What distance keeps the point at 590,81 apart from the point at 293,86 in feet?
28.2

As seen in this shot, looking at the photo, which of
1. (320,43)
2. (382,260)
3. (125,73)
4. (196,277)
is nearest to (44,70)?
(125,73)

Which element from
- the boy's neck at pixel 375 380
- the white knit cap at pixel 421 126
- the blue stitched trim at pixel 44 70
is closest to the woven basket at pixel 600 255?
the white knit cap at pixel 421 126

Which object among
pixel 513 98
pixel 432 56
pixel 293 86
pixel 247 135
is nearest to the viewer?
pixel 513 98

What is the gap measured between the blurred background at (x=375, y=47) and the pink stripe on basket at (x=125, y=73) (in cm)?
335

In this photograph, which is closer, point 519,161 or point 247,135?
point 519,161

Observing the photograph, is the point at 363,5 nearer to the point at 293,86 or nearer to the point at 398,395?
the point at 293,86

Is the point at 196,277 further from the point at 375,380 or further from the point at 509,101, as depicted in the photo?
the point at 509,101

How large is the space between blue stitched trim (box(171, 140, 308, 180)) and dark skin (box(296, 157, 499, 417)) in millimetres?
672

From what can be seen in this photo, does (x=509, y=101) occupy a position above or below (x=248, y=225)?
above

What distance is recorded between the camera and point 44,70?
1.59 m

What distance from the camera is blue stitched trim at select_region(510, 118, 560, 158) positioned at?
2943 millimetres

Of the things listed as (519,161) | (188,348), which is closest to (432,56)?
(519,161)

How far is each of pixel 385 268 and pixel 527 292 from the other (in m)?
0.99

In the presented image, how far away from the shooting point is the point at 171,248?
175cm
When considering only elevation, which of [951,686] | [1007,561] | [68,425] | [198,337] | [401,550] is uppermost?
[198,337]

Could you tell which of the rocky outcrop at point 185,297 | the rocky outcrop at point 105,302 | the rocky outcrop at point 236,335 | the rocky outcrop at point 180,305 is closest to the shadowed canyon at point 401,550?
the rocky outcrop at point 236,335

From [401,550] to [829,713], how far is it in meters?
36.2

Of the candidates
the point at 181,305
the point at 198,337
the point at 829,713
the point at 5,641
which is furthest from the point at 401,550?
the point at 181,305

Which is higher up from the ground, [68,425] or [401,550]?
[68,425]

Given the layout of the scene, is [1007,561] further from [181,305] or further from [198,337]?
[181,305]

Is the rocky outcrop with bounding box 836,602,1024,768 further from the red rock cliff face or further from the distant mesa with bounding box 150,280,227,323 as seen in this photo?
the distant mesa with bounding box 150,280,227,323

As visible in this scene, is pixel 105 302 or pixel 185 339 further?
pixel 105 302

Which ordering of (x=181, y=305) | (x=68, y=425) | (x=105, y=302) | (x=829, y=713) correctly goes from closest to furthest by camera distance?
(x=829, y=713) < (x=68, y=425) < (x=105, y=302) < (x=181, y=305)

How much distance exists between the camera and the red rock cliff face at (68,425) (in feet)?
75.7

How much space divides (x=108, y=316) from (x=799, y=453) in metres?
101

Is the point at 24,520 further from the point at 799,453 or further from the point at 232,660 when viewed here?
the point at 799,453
===============
Task to carry out: Rewrite all the items above, changing every "blue stitched trim" to "blue stitched border" and leaving everything else as it is.

Completed exercise:
What distance keeps the point at 590,81 apart from the point at 293,86 in feet?
28.2

As seen in this shot, looking at the photo, which of
1. (320,43)
2. (382,260)
3. (125,73)
4. (196,277)
is nearest to (44,70)?
(125,73)

Which element from
- the boy's neck at pixel 375 380
- the white knit cap at pixel 421 126
- the blue stitched border at pixel 44 70
is closest to the woven basket at pixel 600 255?
the white knit cap at pixel 421 126

Which object among
pixel 513 98
pixel 432 56
pixel 293 86
pixel 247 135
is nearest to the viewer?
pixel 513 98

What is the gap measured between the blurred background at (x=375, y=47) and the pink stripe on basket at (x=125, y=73) (in cm)?
335

In this photograph, which is closer, point 519,161 or point 247,135?
point 519,161

Observing the photograph, is the point at 363,5 nearer to the point at 293,86 or nearer to the point at 398,395?
the point at 293,86

Is the point at 196,277 further from the point at 375,380 or further from the point at 509,101, as depicted in the photo?
the point at 509,101

How large is the space between blue stitched border (box(171, 140, 308, 180)) and dark skin (box(296, 157, 499, 417)) in millimetres?
672

From what can be seen in this photo, does (x=509, y=101) occupy a position above or below (x=248, y=225)?
above

What distance is recorded between the camera and point 44,70?
1.59 m

What distance from the camera is blue stitched border at select_region(510, 118, 560, 158) positioned at?
2943 millimetres

Of the things listed as (519,161) | (188,348), which is closest to (432,56)?
(519,161)

How far is each of pixel 385 268 and pixel 527 292 from the other (in m)?
0.99

In the presented image, how far away from the shooting point is the point at 171,248?
175cm
When considering only elevation, which of [951,686] | [1007,561] | [68,425] | [198,337] | [401,550] is uppermost?
[198,337]

Could you tell which of the rocky outcrop at point 185,297 | the rocky outcrop at point 105,302 | the rocky outcrop at point 236,335 | the rocky outcrop at point 180,305 is closest to the shadowed canyon at point 401,550?
the rocky outcrop at point 236,335

From [401,550] to [829,713], how far is it in meters?
36.2

Of the candidates
the point at 181,305
the point at 198,337
the point at 829,713
the point at 5,641
which is furthest from the point at 401,550?
the point at 181,305

Which is higher up from the ground, [68,425] or [401,550]?
[68,425]

Given the layout of the scene, is [1007,561] further from [181,305] or further from [198,337]?
[181,305]

Is the rocky outcrop with bounding box 836,602,1024,768 further from the red rock cliff face or further from the distant mesa with bounding box 150,280,227,323 as seen in this photo?
the distant mesa with bounding box 150,280,227,323

As visible in this scene, is pixel 105 302 or pixel 185 339 further?
pixel 105 302

Which ordering of (x=181, y=305) | (x=68, y=425) | (x=105, y=302) | (x=829, y=713) correctly goes from closest to furthest by camera distance?
(x=829, y=713) < (x=68, y=425) < (x=105, y=302) < (x=181, y=305)

How much distance exists between the camera and the red rock cliff face at (68,425) (in feet)?
75.7

How much space divides (x=108, y=316) from (x=799, y=453) in metres?
101

Is the point at 24,520 further from the point at 799,453 or further from the point at 232,660 when viewed here?
the point at 799,453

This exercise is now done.